In einem zweiten Schritt ließ der Forensiker den Vorfall mit Statisten im besagten Hotel nachspielen. Ofarim gab dafür sogar seine Kette mit dem Davidstern her, nicht ahnend, dass er damit der eigenen Erzählung die Grundlage entziehen würde. Denn mit einem Mal war beim Nachstellen ein Unterschied zu sehen, eine deutliche Reflexion der Kette. Bedeuten musste das demnach, dass die Kette während des eigentlichen Vorfalls 2021 nicht zu sehen gewesen sein konnte.
Ein Nimmermüder, einer, der nie aufgibt
Ein Ermittlungserfolg, den Labudde im Gerichtssaal aber nicht triumphierend vorführte. Sachlich und konzentriert trat er dort auf. Sprach nur selten, aber wenn er sprach, war ihm die Aufmerksamkeit aller gewiss.
Dabei ist Gil Ofarim mitnichten der erste, den Labudde überführt hat. Beim Raub der wertvollen Goldmünze "Big Maple Leaf" im Berliner Bode-Museum war seine Expertise genauso gefragt wie beim Einbruch im Grünen Gewölbe in Dresden. Gegenüber dem MDR hat Labudde seine Anfänge reflektiert: Es sei einst ein sächsischer Staatsanwalt gewesen, der ihn erstmals zu einem Fall geholt habe. Labudde war angefixt, wollte Prozessabläufe verstehen, die Argumentationsstrukturen in einem Verfahren. "Da will ein Verteidiger schon mal ganz genau wissen, ob man an Hand von Körpermaßen und Körperproportionen, die von einer Überwachungskamera stammen, einen vermummten Menschen eindeutig identifizieren kann", so der Forensiker.

### Aufgaben
1. Wer hat Labudde laut dem Text über den Forensiker Labudde erstmals zu einem Fall geholt?
2. Führe den Text über den Forensiker Labudde im Anschluss an seinen letzten Satz fort.
Die Einträge stehen in keinem Zusammenhang mit dem Text über den Forensiker Labudde.

### Rohdaten
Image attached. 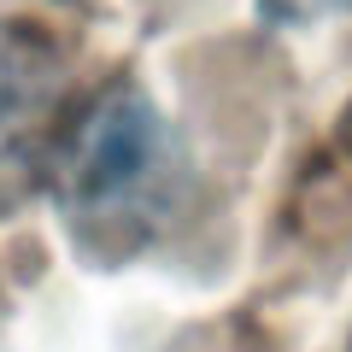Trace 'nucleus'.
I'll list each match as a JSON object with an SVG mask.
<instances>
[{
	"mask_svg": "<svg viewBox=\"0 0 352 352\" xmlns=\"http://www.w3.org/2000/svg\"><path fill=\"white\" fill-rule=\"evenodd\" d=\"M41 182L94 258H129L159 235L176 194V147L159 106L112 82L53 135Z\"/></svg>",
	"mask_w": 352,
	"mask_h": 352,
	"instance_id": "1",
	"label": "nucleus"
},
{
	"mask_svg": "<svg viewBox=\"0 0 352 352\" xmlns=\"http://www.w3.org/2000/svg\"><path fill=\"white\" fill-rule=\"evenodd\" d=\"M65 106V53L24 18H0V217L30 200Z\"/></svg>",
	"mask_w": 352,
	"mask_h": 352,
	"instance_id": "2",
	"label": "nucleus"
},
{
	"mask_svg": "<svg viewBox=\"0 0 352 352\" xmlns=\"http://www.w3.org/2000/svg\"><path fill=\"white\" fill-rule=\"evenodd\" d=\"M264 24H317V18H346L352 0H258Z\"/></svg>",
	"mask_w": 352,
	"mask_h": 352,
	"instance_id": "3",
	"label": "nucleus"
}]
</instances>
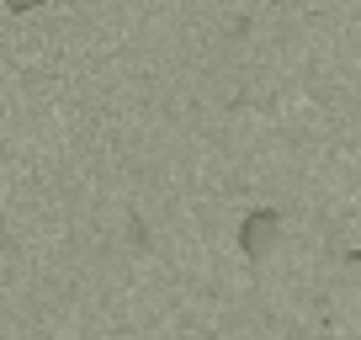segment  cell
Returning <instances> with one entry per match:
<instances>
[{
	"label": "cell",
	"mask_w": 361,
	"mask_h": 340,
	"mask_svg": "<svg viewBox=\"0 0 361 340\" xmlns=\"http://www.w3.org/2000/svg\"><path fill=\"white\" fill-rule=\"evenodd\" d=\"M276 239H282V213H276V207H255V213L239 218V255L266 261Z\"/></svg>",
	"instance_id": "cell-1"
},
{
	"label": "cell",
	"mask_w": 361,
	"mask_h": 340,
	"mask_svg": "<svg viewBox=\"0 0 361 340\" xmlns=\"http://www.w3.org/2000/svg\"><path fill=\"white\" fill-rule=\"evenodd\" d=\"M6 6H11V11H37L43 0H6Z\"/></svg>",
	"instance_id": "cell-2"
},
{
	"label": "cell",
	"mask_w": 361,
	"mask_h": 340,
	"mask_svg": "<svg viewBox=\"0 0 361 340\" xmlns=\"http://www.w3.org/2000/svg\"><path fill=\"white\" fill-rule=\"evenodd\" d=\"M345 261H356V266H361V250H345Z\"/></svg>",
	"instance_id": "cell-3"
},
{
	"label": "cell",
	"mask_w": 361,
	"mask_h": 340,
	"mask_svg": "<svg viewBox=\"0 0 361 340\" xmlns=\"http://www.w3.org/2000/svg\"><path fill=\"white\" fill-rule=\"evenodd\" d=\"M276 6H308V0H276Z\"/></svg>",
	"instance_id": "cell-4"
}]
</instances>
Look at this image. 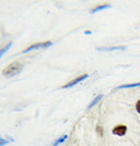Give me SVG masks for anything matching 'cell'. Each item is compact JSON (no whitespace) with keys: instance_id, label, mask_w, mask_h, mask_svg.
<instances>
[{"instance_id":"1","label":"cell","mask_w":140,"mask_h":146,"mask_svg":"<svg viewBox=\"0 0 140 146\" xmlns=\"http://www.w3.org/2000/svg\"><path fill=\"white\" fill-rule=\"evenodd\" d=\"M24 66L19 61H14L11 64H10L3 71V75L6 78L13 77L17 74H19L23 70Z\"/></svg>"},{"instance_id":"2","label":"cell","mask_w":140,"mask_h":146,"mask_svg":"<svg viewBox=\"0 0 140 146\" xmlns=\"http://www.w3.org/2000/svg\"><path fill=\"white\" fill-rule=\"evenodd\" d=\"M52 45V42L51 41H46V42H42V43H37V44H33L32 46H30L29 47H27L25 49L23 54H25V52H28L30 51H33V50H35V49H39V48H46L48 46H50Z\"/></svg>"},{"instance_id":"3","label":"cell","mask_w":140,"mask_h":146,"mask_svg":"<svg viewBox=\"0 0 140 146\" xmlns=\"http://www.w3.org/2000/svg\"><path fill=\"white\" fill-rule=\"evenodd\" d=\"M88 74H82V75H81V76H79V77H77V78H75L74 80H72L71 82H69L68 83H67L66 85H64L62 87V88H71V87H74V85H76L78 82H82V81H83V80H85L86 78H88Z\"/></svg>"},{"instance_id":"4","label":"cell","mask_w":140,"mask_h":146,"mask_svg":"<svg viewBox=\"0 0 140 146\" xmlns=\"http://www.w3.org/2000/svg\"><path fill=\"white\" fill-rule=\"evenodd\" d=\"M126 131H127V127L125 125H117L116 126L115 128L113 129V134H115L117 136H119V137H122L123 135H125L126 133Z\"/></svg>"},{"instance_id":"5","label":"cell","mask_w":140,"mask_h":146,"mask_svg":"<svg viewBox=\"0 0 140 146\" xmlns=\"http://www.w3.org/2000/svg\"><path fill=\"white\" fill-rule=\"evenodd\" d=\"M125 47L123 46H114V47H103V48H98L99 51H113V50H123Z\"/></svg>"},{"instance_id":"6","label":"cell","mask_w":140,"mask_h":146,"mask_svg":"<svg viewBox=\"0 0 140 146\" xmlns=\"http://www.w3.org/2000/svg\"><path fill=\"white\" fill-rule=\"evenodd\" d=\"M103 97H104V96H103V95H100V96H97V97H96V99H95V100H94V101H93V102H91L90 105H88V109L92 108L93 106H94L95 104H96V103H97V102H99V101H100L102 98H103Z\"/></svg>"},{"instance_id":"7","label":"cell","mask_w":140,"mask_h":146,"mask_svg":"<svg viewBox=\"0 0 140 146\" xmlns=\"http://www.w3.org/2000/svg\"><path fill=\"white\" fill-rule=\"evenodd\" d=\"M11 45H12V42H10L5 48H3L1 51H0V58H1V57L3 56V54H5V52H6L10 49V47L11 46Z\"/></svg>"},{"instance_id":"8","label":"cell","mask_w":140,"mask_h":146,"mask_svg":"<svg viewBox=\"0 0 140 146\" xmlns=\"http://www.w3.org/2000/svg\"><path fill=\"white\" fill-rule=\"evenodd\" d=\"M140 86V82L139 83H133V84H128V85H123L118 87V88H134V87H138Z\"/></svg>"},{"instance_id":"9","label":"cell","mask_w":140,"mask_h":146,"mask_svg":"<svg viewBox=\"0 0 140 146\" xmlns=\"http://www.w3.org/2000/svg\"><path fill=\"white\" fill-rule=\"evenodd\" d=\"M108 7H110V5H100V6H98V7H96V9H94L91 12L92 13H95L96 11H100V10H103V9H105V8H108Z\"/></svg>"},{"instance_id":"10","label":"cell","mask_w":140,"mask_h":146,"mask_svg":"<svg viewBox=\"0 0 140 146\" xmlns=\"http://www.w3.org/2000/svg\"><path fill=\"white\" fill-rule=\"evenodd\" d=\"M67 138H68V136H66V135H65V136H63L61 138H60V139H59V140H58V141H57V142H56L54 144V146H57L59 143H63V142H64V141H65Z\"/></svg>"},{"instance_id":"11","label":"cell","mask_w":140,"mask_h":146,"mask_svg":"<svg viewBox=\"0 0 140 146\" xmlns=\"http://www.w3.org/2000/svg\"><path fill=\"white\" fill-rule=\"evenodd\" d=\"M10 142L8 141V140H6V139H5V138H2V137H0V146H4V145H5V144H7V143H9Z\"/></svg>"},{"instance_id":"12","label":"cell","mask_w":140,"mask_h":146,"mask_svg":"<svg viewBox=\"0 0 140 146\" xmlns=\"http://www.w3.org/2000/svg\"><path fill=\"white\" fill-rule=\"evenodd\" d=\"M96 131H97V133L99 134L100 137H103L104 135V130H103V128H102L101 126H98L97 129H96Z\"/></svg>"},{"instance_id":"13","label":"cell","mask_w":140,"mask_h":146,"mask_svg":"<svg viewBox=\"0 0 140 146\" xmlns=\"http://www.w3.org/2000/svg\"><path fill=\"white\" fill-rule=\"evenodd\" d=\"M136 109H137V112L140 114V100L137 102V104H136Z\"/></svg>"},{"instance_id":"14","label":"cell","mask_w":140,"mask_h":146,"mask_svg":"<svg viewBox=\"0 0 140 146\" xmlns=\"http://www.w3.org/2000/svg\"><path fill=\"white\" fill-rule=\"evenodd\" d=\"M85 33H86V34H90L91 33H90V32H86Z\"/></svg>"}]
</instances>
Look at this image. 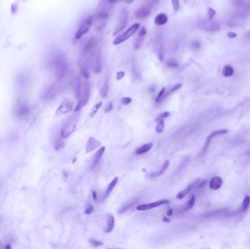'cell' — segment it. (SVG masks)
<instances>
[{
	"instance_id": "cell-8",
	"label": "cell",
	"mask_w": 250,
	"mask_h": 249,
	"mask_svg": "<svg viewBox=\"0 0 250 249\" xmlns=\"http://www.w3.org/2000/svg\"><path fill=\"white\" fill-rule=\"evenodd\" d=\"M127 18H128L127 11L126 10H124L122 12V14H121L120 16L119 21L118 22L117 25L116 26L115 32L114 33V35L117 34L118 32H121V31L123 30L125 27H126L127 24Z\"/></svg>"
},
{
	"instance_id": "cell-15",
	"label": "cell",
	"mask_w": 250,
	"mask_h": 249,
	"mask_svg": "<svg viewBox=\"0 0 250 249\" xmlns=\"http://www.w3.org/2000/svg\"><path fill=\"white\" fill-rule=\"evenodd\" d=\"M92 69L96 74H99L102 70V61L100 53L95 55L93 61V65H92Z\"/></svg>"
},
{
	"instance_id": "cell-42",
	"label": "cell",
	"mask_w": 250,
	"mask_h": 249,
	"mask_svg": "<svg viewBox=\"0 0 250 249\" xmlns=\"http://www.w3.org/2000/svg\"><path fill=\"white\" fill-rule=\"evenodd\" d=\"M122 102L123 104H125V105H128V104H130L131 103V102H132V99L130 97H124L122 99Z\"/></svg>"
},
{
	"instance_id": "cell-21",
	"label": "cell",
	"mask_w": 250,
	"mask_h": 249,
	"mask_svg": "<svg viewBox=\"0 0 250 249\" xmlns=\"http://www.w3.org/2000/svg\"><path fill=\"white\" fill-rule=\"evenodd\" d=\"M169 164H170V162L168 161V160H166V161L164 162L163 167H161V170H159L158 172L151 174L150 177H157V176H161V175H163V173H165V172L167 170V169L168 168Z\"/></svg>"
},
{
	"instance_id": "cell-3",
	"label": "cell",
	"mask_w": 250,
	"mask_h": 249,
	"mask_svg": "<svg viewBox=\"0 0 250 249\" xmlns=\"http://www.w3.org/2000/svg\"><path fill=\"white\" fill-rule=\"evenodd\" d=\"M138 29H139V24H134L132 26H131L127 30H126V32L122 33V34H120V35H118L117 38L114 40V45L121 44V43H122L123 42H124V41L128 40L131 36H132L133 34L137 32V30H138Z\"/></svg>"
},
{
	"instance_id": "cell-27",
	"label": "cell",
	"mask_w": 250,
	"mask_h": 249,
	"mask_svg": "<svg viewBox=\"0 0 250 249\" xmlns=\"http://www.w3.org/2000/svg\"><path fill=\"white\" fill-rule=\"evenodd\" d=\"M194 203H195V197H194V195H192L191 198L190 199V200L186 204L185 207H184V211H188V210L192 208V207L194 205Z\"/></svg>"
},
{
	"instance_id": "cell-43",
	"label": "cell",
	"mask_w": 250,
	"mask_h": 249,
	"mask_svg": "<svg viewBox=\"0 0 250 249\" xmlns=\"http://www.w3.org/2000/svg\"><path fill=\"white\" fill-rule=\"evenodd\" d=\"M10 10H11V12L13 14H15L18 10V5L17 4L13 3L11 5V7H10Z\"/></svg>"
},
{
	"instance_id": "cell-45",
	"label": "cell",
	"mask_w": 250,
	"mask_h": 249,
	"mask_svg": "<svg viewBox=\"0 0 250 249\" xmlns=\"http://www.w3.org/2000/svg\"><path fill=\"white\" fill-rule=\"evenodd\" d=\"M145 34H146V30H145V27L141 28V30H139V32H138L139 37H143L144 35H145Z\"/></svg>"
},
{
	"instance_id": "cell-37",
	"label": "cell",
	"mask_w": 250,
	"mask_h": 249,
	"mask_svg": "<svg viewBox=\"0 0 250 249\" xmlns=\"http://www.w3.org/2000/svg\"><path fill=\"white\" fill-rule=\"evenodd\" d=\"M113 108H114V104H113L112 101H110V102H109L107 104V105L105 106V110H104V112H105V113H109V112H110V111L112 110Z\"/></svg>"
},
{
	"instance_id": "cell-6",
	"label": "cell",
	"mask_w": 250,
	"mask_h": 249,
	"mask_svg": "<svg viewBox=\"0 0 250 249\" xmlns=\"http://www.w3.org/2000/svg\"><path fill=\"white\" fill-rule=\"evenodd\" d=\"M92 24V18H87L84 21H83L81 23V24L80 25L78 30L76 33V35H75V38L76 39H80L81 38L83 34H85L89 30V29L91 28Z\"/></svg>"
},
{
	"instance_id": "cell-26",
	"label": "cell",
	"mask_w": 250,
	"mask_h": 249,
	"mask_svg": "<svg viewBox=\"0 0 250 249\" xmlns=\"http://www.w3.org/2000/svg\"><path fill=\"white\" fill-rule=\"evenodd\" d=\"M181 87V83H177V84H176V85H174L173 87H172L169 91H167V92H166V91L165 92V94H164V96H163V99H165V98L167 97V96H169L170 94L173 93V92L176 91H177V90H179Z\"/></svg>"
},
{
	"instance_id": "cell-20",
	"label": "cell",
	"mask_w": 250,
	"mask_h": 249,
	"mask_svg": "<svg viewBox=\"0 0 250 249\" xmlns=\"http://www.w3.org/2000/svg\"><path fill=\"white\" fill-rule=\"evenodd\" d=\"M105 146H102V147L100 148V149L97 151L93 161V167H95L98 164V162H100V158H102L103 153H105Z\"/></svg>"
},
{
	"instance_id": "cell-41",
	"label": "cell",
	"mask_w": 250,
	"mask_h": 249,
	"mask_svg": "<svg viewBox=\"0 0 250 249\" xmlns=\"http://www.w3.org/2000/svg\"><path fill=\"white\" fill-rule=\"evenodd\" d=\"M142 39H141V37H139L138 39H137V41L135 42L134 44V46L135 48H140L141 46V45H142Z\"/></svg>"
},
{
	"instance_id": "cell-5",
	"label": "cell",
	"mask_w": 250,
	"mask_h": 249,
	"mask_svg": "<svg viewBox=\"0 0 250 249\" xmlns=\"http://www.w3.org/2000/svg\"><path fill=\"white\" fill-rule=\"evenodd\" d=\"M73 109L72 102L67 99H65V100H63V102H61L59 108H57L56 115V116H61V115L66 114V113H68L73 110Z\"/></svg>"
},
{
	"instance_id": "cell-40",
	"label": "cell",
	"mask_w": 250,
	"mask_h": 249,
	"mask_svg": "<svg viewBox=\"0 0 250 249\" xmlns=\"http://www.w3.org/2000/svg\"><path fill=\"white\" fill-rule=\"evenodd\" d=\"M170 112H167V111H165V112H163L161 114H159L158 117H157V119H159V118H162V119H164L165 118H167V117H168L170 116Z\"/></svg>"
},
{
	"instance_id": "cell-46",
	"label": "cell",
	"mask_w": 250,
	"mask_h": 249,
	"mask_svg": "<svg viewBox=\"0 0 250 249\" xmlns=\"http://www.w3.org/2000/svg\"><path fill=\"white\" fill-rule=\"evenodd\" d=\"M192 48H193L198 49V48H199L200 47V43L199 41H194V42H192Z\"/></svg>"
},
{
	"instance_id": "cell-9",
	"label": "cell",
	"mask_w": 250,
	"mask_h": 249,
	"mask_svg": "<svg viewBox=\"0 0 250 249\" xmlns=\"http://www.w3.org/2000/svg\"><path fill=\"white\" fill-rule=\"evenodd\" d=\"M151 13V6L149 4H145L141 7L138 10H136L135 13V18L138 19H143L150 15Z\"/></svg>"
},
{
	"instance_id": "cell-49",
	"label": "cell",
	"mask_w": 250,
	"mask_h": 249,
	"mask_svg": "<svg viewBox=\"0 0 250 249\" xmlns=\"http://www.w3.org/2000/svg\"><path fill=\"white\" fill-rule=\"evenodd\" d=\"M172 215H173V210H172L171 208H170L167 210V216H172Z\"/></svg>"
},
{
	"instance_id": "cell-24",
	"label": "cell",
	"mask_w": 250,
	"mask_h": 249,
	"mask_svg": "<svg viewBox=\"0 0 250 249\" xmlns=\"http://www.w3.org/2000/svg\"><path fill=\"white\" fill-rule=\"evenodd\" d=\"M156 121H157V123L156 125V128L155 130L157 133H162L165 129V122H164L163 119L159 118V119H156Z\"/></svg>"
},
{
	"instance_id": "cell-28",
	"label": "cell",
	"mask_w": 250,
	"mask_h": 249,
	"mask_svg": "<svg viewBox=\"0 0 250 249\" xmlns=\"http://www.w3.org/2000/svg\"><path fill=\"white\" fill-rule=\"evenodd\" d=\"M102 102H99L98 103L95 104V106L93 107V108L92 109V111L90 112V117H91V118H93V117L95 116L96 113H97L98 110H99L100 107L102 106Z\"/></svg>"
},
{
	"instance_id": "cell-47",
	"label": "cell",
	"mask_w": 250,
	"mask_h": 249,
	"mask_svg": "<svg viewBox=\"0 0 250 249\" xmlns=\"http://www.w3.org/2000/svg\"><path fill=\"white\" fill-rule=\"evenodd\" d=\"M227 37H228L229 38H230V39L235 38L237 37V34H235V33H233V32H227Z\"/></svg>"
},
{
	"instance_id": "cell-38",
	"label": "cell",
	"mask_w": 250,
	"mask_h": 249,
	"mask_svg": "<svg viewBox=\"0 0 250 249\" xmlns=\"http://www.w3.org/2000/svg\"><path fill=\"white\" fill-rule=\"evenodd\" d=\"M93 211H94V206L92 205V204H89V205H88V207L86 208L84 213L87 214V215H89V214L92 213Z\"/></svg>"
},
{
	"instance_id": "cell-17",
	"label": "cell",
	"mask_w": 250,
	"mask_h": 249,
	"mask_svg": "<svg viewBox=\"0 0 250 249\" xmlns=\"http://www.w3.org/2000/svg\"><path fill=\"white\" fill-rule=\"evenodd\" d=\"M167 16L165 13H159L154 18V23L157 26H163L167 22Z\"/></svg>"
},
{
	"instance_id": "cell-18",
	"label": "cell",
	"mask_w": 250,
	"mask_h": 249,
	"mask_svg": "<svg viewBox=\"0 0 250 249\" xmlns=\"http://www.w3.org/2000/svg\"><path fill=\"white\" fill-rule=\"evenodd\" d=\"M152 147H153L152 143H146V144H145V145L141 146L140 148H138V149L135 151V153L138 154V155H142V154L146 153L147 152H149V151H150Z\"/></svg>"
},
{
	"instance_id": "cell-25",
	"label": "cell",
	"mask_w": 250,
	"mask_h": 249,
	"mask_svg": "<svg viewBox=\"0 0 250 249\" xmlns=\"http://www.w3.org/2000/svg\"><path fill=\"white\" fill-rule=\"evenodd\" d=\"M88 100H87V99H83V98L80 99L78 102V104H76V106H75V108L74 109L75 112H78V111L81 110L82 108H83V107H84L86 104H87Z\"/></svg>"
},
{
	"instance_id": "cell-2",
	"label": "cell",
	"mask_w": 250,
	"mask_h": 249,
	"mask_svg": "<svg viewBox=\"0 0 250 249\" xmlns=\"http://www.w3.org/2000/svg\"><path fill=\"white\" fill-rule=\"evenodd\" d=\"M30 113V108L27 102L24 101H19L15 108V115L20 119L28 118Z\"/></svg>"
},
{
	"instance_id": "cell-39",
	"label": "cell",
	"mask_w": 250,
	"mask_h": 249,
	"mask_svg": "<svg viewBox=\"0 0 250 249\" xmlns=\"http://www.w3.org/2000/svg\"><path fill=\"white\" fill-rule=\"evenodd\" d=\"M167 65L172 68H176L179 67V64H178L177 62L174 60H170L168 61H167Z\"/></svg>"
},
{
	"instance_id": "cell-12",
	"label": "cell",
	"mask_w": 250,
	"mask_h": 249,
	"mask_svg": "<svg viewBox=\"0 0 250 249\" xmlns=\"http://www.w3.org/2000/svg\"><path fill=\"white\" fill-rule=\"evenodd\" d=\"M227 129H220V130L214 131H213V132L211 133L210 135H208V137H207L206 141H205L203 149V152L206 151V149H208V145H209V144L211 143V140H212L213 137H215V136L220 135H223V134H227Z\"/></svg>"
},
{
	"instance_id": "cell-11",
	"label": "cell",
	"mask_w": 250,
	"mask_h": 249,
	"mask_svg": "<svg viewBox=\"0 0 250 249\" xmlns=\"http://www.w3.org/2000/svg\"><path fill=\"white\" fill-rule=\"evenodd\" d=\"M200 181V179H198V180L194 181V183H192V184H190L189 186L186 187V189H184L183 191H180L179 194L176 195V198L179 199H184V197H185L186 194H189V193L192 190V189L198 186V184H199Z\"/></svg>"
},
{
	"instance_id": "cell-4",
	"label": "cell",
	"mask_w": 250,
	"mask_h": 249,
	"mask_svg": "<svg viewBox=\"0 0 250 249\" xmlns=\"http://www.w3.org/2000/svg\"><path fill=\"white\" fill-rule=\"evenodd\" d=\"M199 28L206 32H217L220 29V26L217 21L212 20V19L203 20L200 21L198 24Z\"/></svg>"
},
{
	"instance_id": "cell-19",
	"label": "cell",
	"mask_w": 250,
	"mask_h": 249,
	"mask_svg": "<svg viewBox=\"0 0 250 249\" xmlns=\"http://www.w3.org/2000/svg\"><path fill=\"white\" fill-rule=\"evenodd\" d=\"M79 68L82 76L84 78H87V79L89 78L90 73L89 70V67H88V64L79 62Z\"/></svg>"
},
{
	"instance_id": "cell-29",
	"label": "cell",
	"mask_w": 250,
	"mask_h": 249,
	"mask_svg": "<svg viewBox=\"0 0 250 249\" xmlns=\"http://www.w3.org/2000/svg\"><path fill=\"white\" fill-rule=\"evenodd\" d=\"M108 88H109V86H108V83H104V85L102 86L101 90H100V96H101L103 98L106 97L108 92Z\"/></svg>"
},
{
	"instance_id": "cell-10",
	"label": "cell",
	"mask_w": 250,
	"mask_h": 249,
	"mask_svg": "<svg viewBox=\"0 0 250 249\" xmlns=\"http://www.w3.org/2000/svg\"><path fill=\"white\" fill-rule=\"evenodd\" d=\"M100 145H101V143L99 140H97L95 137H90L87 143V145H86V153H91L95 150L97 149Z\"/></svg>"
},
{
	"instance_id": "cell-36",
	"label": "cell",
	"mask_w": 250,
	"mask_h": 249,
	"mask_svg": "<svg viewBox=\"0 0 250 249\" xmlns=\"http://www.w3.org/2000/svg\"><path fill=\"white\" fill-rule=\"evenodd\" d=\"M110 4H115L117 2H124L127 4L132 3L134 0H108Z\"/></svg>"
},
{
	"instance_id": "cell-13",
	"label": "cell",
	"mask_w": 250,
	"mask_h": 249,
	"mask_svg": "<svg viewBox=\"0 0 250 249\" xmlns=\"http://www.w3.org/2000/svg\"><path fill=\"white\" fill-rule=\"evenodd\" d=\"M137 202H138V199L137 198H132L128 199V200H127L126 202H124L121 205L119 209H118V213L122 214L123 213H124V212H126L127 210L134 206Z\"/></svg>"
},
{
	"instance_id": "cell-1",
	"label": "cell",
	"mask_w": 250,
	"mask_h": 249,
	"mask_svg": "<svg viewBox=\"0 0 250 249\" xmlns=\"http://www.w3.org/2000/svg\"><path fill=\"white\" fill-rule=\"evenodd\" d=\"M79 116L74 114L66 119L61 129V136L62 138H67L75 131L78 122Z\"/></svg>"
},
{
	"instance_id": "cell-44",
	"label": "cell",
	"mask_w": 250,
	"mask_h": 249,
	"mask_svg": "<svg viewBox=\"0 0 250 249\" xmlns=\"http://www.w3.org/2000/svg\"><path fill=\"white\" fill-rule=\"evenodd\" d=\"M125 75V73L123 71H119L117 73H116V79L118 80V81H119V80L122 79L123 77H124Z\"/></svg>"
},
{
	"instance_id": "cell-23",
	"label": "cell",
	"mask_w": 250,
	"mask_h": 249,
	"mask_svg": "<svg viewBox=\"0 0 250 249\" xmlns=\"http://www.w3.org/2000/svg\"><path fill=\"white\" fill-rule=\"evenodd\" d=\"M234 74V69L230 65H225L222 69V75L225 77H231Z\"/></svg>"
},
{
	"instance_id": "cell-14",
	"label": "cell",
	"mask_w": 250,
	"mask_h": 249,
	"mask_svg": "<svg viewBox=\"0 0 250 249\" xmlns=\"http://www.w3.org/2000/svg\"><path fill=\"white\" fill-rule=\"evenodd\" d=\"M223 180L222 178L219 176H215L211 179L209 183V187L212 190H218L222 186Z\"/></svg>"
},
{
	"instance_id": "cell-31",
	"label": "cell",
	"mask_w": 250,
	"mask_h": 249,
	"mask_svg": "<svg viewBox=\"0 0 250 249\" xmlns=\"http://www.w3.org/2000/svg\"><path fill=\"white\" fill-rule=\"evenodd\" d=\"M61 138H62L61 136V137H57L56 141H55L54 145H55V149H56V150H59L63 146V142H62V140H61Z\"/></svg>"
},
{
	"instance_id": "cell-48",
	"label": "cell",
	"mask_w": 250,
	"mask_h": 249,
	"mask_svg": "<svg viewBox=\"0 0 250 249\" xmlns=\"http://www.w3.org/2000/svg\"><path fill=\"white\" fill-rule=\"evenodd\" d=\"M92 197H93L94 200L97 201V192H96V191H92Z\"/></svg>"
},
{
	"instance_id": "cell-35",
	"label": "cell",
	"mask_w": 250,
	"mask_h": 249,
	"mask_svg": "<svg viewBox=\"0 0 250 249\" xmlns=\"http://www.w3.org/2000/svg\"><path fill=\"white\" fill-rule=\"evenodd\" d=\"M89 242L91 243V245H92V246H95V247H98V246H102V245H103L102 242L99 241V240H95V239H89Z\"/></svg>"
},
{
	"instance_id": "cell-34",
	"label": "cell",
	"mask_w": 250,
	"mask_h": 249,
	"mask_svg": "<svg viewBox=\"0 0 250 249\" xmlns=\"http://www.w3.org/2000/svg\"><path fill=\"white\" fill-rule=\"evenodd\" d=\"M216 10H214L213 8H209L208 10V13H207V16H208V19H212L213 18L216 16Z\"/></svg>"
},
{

### Lösungen
1. Ein sächsischer Staatsanwalt hat ihn erstmals zu einem Fall geholt.

2.
Und, kann man?
Labudde legte sich einen Bodyscanner zu und vermaß tausende Probanden. Danach sei er in der Lage gewesen, Menschen anhand von Gelenkpositionen, Skeletteigenschaften und Knochenlängen zu identifizieren. Der "Welt" wiederum verriet Labudde: "Wenn ich an eine Methode glaube, dann knie ich mich mit meinem Team hinein." Nur einer von einer Million Menschen habe das gleiche Skelett wie ein anderer, das wisse er heute.
Es sind solche Anekdoten, die Labudde als Nimmermüden zeigen, als Perfektionisten, als einen, der nicht aufgibt. Und der glaubt, dass das Unbekannte nur eine Variable ist, der man sich mit mehr und immer mehr Informationen annähern kann. Labudde hat sich ganz seinem Metier verschrieben, der Beruf ist für ihn Berufung. Wen will es da wundern, dass in seinem Keller Knochen echter Kriminalfälle in Pappkartons lagern? Labudde meint es ernst, der Job ragt ins Private.
Labudde hat noch Großes vor
"Ich möchte ein neues Zeitalter der Spur einläuten", hat dieser Labudde mal bekannt, ganz im Sinne seines Vorbilds Edmond Locard, eines Forensik-Pioniers. Aber Labudde denke bei der Forschung auch oft an seine Oma, an ein Bonmot, das diese ihm einst mitgab: Klug sei nicht der, der nichts Neues mache. Sondern klug sei der, der Neues auf Altes anwende.
Eine Losung, die Labudde in der Ermittlungsarbeit mit Nachdruck zu etablieren sucht. Die Ausbildung an den Polizeischulen müsse digitaler werden, fordert er immer wieder, auch um die Aufklärungsrate weiter zu verbessern. Knapp 60 Prozent aller Verbrechen und 90 Prozent aller Morde werden in Deutschland aufgeklärt, das belegen aktuelle Zahlen von Polizei und Behörden. Keine ganz schlechte Quote, man könnte damit zufrieden sein. Viele sind es.
Dirk Labudde findet, da gehe noch viel mehr.
Quellen: "Bastei Lübbe", "Focus", "Hochschule Mittweida", "MDR", "Welt"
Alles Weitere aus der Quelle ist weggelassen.